Khotso: What I really love about that thing, it’s not new it’s something I knew as phenomenology but ultimately it is your life world — the tangible things that make up a place become a spirit of a place — and that’s kind of imprinted with your own memory and your own substance; that space becomes your place, but sometimes things are picked up. Remember when we took that trip to Makhanda for National Arts Festival? Remember when we were driving back and as we approached Cape Town we got quieter and quieter and a little more exhausted and anxiety filled? I realised then that the city is a place for your things just like in phenomenology, you put your things there, you pick up things, things feel familiar to you but the thing with things — both tangible and intangible — is that when you put them down, you’re leaving them there and people will pick them up.
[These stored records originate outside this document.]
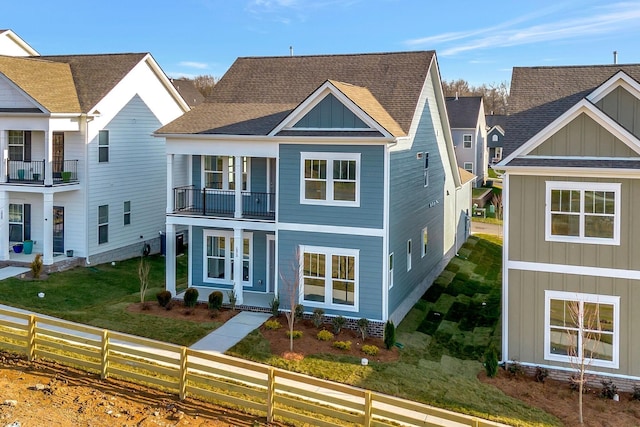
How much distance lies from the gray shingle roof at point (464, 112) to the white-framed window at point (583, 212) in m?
45.5

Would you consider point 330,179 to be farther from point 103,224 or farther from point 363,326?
point 103,224

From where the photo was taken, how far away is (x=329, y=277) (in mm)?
18391

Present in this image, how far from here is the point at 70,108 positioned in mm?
24016

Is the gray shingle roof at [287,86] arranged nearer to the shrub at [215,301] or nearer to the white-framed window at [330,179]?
the white-framed window at [330,179]

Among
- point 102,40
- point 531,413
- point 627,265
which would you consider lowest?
point 531,413

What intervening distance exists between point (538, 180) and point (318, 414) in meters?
8.43

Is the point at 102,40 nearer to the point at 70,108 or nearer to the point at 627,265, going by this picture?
the point at 70,108

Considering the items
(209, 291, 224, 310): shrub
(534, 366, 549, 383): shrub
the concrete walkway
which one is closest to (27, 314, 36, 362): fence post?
the concrete walkway

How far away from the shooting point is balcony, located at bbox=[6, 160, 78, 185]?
949 inches

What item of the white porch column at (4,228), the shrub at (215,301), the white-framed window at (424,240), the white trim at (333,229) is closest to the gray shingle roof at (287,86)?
the white trim at (333,229)

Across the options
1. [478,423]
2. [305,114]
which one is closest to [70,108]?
[305,114]

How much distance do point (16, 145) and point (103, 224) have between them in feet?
17.0

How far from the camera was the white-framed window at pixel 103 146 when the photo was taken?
25406mm

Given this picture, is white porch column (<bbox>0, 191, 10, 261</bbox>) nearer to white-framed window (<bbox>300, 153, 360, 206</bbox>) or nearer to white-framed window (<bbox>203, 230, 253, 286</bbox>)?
white-framed window (<bbox>203, 230, 253, 286</bbox>)
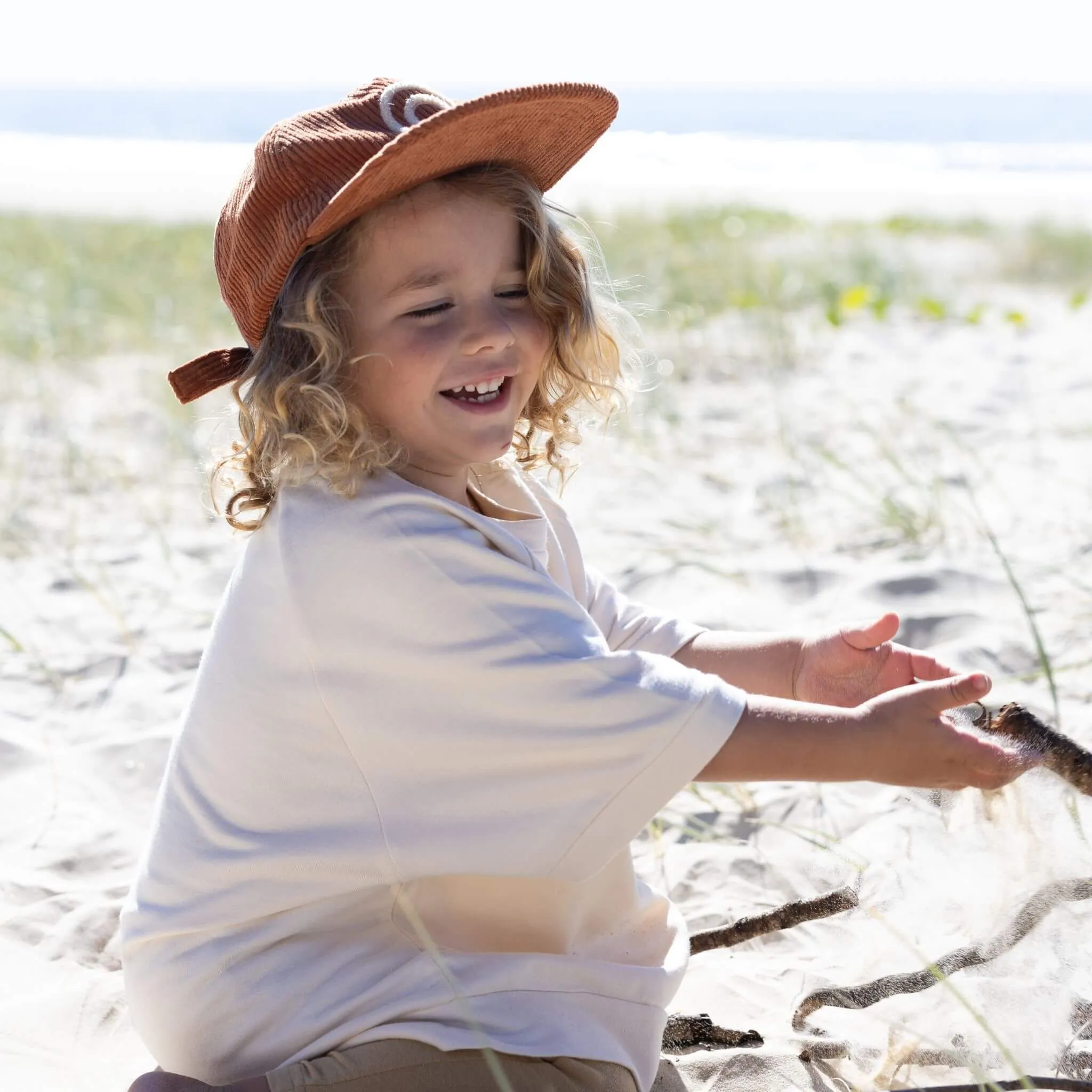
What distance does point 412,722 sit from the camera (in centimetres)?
133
Lindi: Kind of like fingerprint traces both visible and invisible; our cities are imprinted with affect, experience and memory. Remember when you introduced me to that theory of the eROTic and I think it had something to do with human touch and decay found in cities. Thinking of both Cape Town and Joburg in all of their respective assemblages through signage both text and by virtue of imagery, including their assemblage of sound, movement, bodies, smells etc do you think these could form a kind of poetic of the eROTic of cityscape assemblages?

Khotso: So, you know what I love about the word erotic/eROTic is that it’s twofold; there is erotic which is an invocation of the sensual so we’re talking about the physical feel of a place and then there’s eROTic — the ROT of a city — and rot is usually seen as something bad especially in “clean colonial modern architecture” which is like white cubes, very minimalist but there’s something quite beautiful when a building starts to rot. I’m talking about that human touch and debris which is also quite sensual. I find joburg really beautiful precisely because its eROTic is so visible, the fact that it has been touched so much by people and by histories. There’s something quite overwhelming and wasabi-esque about it. It’s an affront to the senses but somewhere in there it transgresses the negative connotations of rot to beauty almost. The turning point is the eROTic, it recuperates it from a space of ugliness and makes something beautiful and full of touch of it whereas Cape Town is very sanitised. 
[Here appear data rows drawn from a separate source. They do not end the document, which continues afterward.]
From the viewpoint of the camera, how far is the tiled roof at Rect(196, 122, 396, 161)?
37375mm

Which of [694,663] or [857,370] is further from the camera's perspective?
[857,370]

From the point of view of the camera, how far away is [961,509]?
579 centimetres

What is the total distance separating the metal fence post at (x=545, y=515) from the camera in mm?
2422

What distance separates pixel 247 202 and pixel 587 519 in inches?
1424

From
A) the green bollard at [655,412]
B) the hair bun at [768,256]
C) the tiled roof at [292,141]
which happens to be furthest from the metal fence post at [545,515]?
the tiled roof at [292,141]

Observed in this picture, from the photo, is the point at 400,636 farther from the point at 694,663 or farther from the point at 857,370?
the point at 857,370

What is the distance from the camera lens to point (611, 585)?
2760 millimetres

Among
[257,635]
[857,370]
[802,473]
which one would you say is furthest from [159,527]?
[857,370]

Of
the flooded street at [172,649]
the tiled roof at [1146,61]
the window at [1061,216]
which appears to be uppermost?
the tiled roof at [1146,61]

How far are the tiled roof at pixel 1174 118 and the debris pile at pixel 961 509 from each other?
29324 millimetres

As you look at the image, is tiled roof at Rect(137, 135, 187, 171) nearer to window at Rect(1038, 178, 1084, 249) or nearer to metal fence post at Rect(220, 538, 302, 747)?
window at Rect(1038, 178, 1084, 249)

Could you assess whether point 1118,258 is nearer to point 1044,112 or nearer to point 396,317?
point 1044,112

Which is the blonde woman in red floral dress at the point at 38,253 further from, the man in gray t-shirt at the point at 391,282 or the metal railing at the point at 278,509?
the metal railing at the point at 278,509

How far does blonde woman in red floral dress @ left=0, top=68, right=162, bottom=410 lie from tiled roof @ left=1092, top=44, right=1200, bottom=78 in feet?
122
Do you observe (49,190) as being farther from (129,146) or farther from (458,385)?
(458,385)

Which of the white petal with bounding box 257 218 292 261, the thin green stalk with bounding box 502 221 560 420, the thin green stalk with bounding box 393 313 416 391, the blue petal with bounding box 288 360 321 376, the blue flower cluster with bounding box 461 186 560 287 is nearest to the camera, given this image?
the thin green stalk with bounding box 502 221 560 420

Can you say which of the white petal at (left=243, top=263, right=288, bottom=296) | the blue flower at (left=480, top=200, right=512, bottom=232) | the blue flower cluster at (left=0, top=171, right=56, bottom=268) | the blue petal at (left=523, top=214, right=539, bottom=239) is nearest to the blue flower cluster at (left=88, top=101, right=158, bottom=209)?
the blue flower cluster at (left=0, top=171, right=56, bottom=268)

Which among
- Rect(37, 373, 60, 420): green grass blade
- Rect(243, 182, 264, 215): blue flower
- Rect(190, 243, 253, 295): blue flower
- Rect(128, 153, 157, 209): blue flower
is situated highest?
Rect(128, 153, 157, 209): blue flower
Lindi: Mmm I’ve always found the sterility of Cape Town’s cityscape unnerving and while sterile works for some people, I appreciate the chaos that is Joburg CBD. There’s an uninhabited poetry to it but obviously let’s not romanticise what it can feel like to navigate Joburg CBD, it also comes with its own incredibly triggering affects but there is also this improvised beauty to it that happens in that untouched space between reading a sign for say Sipho’s carwash that’s really funny, hearing the cue Marshall at Bree Taxi Rank say something but then also engaging with something else that’s happening in that space; it’s an instant but it’s so powerful. This brimming with possibilities of improvisation and what it does when it is in contact and in conversation with your body can be incredibly interesting, funny or beautiful but it can also trigger feelings you want to turn away from

Khotso: But you know what when it comes to Cape Town, the reasons I stayed here firstly because Izwe Lethu and I really just feel like there was something here that was aching to be unearthed and that’s where Limbic Resonance comes in. It deals with this atmosphere, this psychosphere we feel here that’s filled with anxiety. It’s a research project and ongoing dreamscape in collaboration with Kopano Maroga and it was born out of a moment where both Kopano and I were at one of their first exhibitions. I think it was hosted at AVA and we walked in and I entered a pocket in the psychosphere I did not knows was there, and that pocket was generative and beautiful and proud. I’ve only ever known Cape Town as triggering before then and that is the map. Those pockets that exist at the margins and they exist because we exist. Our stories and our narratives are always adding to that psychosphere. So, what happens when we acknowledge that, what happens when we map out and can enact on that? You know, it becomes a sort of spiritual exploration.